Jugoslawien/Italien/UK 1988
Regie: Emir Kusturica
Darsteller: Davor Dujmovic, Bora Todorovic, Ljubica Adzovic, Sinolicka Trpkova, Elvira Sali

Handlung: Sarajevo in den 80er Jahren: Der junge Perhan (Davor Dujmovic) wächst unter bescheidenen Bedingungen mit seiner Großmutter und seinen Geschwistern in einer heruntergekommenen Vorstadtsiedlung auf. Er beginnt eine Affäre mit der gleichaltrigen Azra (Sinolicka Trpkova) und hält um ihre Hand an, kann jedoch deren Mutter nicht ausreichend von sich und seinen Zukunftsaussichten überzeugen. Nachdem Perhans Großmutter (Ljubica Adzovic) mit ihren übernatürlichen Kräften das Leben des Sohnes von Gansterboss Ahmed (Bora Todorovic) gerettet hat, möchte sich dieser revanchieren. Daher bringt er Perhans kranke Schwester Danira (Elvira Sali) in das Krankenhaus von Ljubljana und nimmt bei dieser Gelegenheit auch Perhan mit nach Italien, um diesem eine lukrative Beschäftigung im Bereich der organisierten Kriminalität zu ermöglichen. Der schüchterne Perhan steigt schon bald darauf in der Bandenhierarchie auf und findet Gefallen an seinem neuen Leben in Luxus und Dekadenz, sehr zum Entsetzen seiner Großmutter...

• Zu erledigende Aufgaben:
**a.** Nenne die Stadt, in deren Krankenhaus Ahmed laut dem vorliegenden Text Perhans kranke Schwester Danira bringt.
**b.** Gib für jede der folgenden Aussagen mit Ja oder Nein an, ob sie mit dem vorliegenden Text übereinstimmt, und belege jede Antwort mit einem wörtlichen Zitat daraus: (i) Perhan wächst bei seiner Großmutter und seinen Geschwistern auf. (ii) Azras Mutter ist von Perhan und seinen Zukunftsaussichten überzeugt. (iii) Perhans Großmutter freut sich über sein neues Leben.

• Gegebene Angaben:
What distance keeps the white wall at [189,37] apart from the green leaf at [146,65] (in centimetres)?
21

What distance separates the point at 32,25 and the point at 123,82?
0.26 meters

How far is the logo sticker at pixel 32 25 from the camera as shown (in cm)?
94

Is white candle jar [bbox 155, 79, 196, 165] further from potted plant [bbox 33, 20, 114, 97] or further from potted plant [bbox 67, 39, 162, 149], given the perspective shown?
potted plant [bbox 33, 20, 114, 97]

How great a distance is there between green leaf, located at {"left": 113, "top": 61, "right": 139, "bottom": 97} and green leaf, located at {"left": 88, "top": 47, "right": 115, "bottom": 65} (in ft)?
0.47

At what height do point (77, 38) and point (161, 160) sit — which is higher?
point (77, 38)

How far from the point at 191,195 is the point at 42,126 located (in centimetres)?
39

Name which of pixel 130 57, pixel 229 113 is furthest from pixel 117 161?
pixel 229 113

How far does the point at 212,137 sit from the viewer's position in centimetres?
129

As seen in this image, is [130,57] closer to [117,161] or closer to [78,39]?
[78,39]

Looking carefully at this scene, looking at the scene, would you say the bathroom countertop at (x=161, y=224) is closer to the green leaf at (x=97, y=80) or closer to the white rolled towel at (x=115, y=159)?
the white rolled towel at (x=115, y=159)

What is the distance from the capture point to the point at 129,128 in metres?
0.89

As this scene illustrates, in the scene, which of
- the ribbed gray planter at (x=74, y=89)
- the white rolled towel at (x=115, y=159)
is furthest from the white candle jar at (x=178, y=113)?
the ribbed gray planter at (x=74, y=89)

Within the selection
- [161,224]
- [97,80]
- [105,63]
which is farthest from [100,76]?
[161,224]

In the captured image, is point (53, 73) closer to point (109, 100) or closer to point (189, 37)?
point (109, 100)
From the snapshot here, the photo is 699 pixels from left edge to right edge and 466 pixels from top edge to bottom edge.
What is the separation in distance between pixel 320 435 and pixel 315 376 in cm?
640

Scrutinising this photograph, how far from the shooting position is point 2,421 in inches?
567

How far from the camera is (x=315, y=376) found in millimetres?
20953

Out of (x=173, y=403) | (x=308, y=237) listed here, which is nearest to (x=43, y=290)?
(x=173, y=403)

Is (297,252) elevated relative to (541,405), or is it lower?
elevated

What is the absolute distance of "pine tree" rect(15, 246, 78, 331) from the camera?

• Antworten:
**a.** Ljubljana

**b.**
(i) Ja: „wächst unter bescheidenen Bedingungen mit seiner Großmutter und seinen Geschwistern in einer heruntergekommenen Vorstadtsiedlung auf“
(ii) Nein: „kann jedoch deren Mutter nicht ausreichend von sich und seinen Zukunftsaussichten überzeugen“
(iii) Nein: „sehr zum Entsetzen seiner Großmutter“